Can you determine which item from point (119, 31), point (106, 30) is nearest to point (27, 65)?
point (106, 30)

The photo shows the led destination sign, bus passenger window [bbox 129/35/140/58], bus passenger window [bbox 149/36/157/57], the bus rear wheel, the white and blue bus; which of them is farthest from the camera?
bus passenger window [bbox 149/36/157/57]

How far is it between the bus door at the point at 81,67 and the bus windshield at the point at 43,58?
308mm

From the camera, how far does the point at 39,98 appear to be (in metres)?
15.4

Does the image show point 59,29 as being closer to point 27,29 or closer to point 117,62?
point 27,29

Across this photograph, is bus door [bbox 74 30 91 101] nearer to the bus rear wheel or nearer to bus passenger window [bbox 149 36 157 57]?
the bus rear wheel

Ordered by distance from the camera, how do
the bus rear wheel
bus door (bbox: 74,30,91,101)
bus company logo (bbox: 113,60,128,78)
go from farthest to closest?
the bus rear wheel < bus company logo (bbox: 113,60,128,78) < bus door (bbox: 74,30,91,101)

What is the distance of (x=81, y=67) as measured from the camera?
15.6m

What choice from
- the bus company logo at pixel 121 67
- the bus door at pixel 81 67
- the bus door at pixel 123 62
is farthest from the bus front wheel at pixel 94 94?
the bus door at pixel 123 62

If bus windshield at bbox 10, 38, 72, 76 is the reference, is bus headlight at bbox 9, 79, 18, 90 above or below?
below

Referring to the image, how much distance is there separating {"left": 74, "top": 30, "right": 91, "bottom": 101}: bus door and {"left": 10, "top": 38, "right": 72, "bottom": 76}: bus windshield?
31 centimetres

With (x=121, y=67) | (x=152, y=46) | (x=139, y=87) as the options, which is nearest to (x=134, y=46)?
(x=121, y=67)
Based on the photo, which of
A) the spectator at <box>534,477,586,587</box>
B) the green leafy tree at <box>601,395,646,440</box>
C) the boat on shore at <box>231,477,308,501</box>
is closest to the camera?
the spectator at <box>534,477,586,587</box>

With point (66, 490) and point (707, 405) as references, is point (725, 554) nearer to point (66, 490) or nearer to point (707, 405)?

The exercise: Reproduce all of the lines above verbatim, without changing a single character.

Response to this exercise:
Can you determine which item from point (119, 31), point (106, 30) is nearest to point (27, 65)?
point (106, 30)

The photo shows the led destination sign, bus passenger window [bbox 129/35/140/58], bus passenger window [bbox 149/36/157/57], the bus rear wheel, the white and blue bus; which of them is farthest from the camera?
bus passenger window [bbox 149/36/157/57]

How far is it between the bus door at the point at 81,67 and the bus windshield at the point at 43,58?
308mm

From the camera, how far does the point at 39,98 appear to be (in metres)?
15.4

Does the image show point 59,29 as being closer to point 27,29 or closer to point 117,62?
point 27,29

Across this photograph, is bus door [bbox 74 30 91 101] nearer to the bus rear wheel or nearer to bus passenger window [bbox 149 36 157 57]?
the bus rear wheel

Ordered by distance from the camera, how do
the bus rear wheel
bus door (bbox: 74,30,91,101)
bus company logo (bbox: 113,60,128,78)
go from farthest to closest?
the bus rear wheel < bus company logo (bbox: 113,60,128,78) < bus door (bbox: 74,30,91,101)

What is the distance of (x=81, y=67) as measured from the camera?
15.6m

What choice from
- the bus company logo at pixel 121 67
- the bus door at pixel 81 67
- the bus door at pixel 123 62
is farthest from the bus front wheel at pixel 94 94?
the bus door at pixel 123 62

If bus windshield at bbox 10, 38, 72, 76 is the reference, is bus headlight at bbox 9, 79, 18, 90 above or below?
below

Referring to the image, how much distance is there separating {"left": 74, "top": 30, "right": 91, "bottom": 101}: bus door and {"left": 10, "top": 38, "right": 72, "bottom": 76}: bus windshield?
31 centimetres

With (x=121, y=67) | (x=152, y=46) | (x=139, y=87) as the options, which is nearest to (x=134, y=46)?
(x=121, y=67)
Based on the photo, which of
A) the spectator at <box>534,477,586,587</box>
B) the green leafy tree at <box>601,395,646,440</box>
C) the boat on shore at <box>231,477,308,501</box>
is closest to the camera?
the spectator at <box>534,477,586,587</box>

With point (66, 490) and point (707, 405) as references, is point (725, 554) nearer to point (66, 490) or nearer to point (707, 405)?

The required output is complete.